▶ [EXERCISE DIRECTIONS] The required output is a word-for-word restatement of the material below, from the line with "Vintage Apples Print by dickybow" through its last line, inclusive.

[LISTED ENTRIES — start]

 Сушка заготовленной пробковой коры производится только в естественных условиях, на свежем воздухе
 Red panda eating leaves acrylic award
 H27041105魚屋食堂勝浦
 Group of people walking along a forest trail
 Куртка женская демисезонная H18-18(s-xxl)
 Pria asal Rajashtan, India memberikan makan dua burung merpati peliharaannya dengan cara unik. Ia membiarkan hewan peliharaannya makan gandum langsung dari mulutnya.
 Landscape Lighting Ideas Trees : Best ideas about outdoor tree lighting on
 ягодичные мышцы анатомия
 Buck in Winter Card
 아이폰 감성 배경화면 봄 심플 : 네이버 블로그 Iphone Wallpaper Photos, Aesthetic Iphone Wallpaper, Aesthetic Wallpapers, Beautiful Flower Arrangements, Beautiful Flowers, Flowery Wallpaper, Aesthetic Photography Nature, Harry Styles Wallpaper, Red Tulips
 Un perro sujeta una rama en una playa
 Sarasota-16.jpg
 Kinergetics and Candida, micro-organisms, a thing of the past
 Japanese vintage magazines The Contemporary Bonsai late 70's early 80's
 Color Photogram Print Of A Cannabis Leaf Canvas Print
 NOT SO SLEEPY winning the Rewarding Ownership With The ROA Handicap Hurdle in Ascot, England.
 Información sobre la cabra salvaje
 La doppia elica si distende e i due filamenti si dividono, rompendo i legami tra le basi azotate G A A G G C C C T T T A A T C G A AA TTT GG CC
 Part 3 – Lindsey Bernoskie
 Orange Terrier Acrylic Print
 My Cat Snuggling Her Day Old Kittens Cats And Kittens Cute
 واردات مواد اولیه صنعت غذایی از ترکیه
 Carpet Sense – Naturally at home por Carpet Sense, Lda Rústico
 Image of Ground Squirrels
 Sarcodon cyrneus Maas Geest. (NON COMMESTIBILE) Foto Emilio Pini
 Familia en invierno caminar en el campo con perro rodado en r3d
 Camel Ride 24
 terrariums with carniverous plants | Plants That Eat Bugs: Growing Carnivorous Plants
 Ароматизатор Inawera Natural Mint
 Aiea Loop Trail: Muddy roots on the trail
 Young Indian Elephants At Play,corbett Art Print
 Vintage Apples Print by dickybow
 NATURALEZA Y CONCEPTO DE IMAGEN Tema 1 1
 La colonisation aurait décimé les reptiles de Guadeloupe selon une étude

[LISTED ENTRIES — finish]

▶ [RESULT]
 Vintage Apples Print by dickybow
 NATURALEZA Y CONCEPTO DE IMAGEN Tema 1 1
 La colonisation aurait décimé les reptiles de Guadeloupe selon une étude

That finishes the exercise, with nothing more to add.